Previously, deaths involving synthetic opioids mainly occurred east of the Mississippi River. The latest available data now show eight states west of the Mississippi had significant increases in such deaths: Arizona, California, Colorado, Minnesota, Missouri, Oregon, Texas, and Washington.
While overdose deaths involving synthetic opioids expanded, heroin- and prescription-opioid-involved deaths remained stable from 2016 to 2017. However, overdose death rates involving heroin and prescription opioids were, respectively, seven and four times higher in 2017 than in 1999.
The rate of drug overdose deaths in 2017 was 21.7 per 100,000 population. The rate increased by nearly 10 percent from 2016. The rates of overdose deaths involving cocaine increased by more than 34 percent. The rate of overdose deaths involving psychostimulants increased by more than 33 percent.
Opioid death rates differed across the states examined in this study, with the highest relative increases occurring in North Carolina, Ohio, and Maine. From 2016 to 2017, opioid-involved death rates increased for both sexes; increased among all people in all age groups over the age of 25; and increased among white, black, and Hispanic people. Males aged 25 to 44 had the largest absolute death rate increase. The largest percent change increases in opioid-involved death rates were among blacks (25.2 percent) and adults over age 65 (17.2 percent).

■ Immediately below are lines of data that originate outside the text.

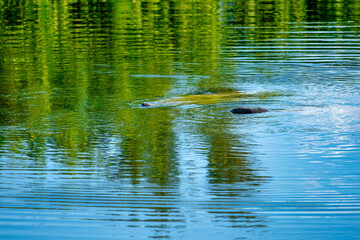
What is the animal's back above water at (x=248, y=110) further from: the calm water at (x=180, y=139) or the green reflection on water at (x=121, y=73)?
the green reflection on water at (x=121, y=73)

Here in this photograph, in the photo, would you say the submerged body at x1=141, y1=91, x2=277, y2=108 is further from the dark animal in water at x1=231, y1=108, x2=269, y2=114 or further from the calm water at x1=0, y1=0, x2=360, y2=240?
the dark animal in water at x1=231, y1=108, x2=269, y2=114

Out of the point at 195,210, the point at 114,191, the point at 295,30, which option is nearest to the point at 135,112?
the point at 114,191

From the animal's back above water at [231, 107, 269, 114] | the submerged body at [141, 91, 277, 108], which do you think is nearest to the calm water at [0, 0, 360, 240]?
the submerged body at [141, 91, 277, 108]

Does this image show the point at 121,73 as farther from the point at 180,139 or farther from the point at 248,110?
the point at 180,139

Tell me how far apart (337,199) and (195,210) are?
1.69 meters

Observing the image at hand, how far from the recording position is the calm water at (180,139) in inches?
289

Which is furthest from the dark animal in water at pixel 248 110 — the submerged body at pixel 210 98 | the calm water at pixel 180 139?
the submerged body at pixel 210 98

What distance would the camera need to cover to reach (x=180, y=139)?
34.4 ft

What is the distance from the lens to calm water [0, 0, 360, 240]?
7348mm

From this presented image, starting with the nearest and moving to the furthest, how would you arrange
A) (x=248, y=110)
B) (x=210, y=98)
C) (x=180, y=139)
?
(x=180, y=139) < (x=248, y=110) < (x=210, y=98)

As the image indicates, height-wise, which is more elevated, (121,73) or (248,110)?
(121,73)

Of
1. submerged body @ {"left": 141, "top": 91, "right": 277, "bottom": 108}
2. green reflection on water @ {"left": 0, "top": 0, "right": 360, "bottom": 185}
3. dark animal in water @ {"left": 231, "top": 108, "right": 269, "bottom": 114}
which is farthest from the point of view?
submerged body @ {"left": 141, "top": 91, "right": 277, "bottom": 108}

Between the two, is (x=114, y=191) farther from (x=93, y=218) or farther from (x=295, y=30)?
(x=295, y=30)

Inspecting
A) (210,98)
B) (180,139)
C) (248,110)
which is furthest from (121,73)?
(180,139)
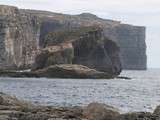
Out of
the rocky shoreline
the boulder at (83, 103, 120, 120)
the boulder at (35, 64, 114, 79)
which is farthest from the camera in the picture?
the rocky shoreline

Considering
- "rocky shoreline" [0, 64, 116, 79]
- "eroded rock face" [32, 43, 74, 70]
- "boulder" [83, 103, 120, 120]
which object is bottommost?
"rocky shoreline" [0, 64, 116, 79]

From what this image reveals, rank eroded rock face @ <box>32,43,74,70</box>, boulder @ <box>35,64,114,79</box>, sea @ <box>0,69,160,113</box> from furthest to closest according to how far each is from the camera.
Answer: eroded rock face @ <box>32,43,74,70</box> < boulder @ <box>35,64,114,79</box> < sea @ <box>0,69,160,113</box>

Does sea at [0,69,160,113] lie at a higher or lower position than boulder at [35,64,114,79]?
higher

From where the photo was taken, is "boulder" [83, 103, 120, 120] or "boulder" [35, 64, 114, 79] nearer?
"boulder" [83, 103, 120, 120]

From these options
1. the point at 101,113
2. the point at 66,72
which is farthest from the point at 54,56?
the point at 101,113

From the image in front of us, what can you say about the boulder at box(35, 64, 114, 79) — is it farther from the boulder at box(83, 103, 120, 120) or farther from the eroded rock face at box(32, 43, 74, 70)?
the boulder at box(83, 103, 120, 120)

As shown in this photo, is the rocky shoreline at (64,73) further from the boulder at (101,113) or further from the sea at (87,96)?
the boulder at (101,113)

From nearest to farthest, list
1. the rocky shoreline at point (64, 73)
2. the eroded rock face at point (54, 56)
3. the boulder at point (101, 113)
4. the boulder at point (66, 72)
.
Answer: the boulder at point (101, 113), the boulder at point (66, 72), the rocky shoreline at point (64, 73), the eroded rock face at point (54, 56)

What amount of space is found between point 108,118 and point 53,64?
154 m

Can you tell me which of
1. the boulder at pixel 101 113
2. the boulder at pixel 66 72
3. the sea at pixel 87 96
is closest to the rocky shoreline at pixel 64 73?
the boulder at pixel 66 72

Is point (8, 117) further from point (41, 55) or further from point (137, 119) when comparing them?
point (41, 55)

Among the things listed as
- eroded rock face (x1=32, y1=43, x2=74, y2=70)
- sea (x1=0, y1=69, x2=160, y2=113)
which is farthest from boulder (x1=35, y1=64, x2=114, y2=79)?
sea (x1=0, y1=69, x2=160, y2=113)

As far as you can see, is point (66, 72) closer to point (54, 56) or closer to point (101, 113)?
point (54, 56)

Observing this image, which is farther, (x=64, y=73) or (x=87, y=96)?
(x=64, y=73)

The report reinforced the continued need for response strategies including increasing naloxone availability, educating patients and providers about safe prescribing practices, providing patients with linkage into treatment, and fostering greater collaboration between public health and public safety. All of these strategies may reduce the syndemic of infectious diseases and opioid overdoses, also known as a synergistic epidemic, the aggregation of two or more concurrent or sequential epidemics in a population with biological interactions, which exacerbate the prognosis and burden of disease.